§ What the task asks: Return the records word for word. Any pictures in them are not part of the copy.

§ Information supplied:

══════

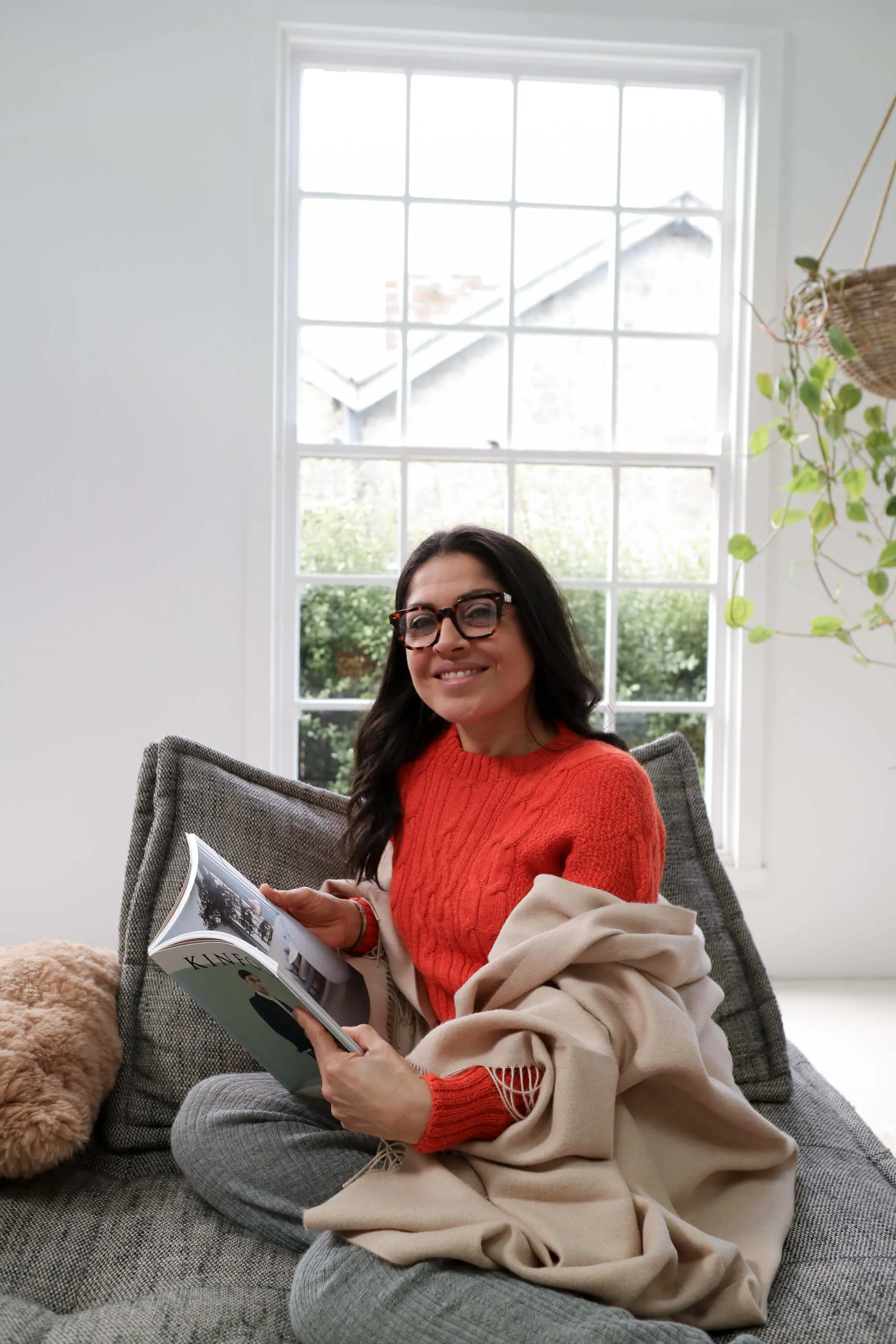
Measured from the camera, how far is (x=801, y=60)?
3.19 metres

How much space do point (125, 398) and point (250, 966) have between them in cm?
235

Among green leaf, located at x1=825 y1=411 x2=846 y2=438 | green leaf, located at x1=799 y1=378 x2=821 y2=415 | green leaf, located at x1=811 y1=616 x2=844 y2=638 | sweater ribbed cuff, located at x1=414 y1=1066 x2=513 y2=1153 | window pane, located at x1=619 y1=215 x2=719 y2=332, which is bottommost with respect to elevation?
sweater ribbed cuff, located at x1=414 y1=1066 x2=513 y2=1153

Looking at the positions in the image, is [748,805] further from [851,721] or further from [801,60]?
[801,60]

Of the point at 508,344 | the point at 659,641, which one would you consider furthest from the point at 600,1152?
the point at 508,344

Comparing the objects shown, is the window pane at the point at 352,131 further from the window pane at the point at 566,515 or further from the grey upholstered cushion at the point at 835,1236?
the grey upholstered cushion at the point at 835,1236

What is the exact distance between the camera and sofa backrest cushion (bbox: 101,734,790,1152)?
1521 mm

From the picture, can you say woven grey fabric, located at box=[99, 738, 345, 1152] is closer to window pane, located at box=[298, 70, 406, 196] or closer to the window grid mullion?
the window grid mullion

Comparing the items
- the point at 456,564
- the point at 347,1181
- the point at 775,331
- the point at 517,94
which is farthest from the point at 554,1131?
the point at 517,94

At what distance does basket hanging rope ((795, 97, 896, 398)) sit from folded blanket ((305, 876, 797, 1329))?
970 millimetres

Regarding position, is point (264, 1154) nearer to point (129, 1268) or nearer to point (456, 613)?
point (129, 1268)

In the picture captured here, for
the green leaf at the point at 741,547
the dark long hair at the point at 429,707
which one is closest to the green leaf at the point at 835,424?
the green leaf at the point at 741,547

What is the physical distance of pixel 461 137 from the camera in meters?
3.24

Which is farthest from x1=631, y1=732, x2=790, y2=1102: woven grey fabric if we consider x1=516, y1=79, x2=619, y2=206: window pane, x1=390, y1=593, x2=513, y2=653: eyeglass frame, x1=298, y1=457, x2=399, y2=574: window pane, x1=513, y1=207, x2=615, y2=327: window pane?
Result: x1=516, y1=79, x2=619, y2=206: window pane

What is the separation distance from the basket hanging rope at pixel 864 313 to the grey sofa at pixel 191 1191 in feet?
2.25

══════

§ Exercise output:
Measured from the camera, how far is (x=801, y=60)?
3.19 metres

How much space do point (125, 398) and point (250, 966) have between them in cm?
235

Among green leaf, located at x1=825 y1=411 x2=846 y2=438 | green leaf, located at x1=799 y1=378 x2=821 y2=415 | green leaf, located at x1=811 y1=616 x2=844 y2=638 | sweater ribbed cuff, located at x1=414 y1=1066 x2=513 y2=1153 | window pane, located at x1=619 y1=215 x2=719 y2=332, which is bottommost with respect to elevation?
sweater ribbed cuff, located at x1=414 y1=1066 x2=513 y2=1153

Looking at the positions in the image, is [748,805] further from [851,721] or further from [801,60]?
[801,60]

Of the point at 508,344 | the point at 659,641, which one would you consider furthest from the point at 600,1152?
the point at 508,344

Comparing the objects shown, is the window pane at the point at 352,131 further from the window pane at the point at 566,515 or further from the grey upholstered cushion at the point at 835,1236?
the grey upholstered cushion at the point at 835,1236

What is the exact distance between the camera and sofa backrest cushion (bbox: 101,734,790,1152)?
1521 mm

From the picture, can you say woven grey fabric, located at box=[99, 738, 345, 1152] is closer to window pane, located at box=[298, 70, 406, 196] or closer to the window grid mullion?
the window grid mullion

Comparing the items
- the point at 456,564
- the point at 347,1181
- the point at 775,331
- the point at 517,94
which is farthest from the point at 554,1131?
the point at 517,94

At what distance does basket hanging rope ((795, 97, 896, 398)) sit from folded blanket ((305, 876, 797, 1329))?
970 millimetres

Regarding position, is point (264, 1154) nearer to point (129, 1268) or nearer to point (456, 613)?
point (129, 1268)

In the picture captured here, for
the green leaf at the point at 741,547
the dark long hair at the point at 429,707
which one is closest to the green leaf at the point at 835,424?
the green leaf at the point at 741,547

What is the physical distance of pixel 461 137 from the camera in meters?
3.24

Which is farthest from x1=631, y1=732, x2=790, y2=1102: woven grey fabric if we consider x1=516, y1=79, x2=619, y2=206: window pane, x1=390, y1=593, x2=513, y2=653: eyeglass frame, x1=298, y1=457, x2=399, y2=574: window pane, x1=513, y1=207, x2=615, y2=327: window pane?
Result: x1=516, y1=79, x2=619, y2=206: window pane

What is the separation distance from the basket hanging rope at pixel 864 313 to the grey sofa at pixel 191 1191 in feet?
2.25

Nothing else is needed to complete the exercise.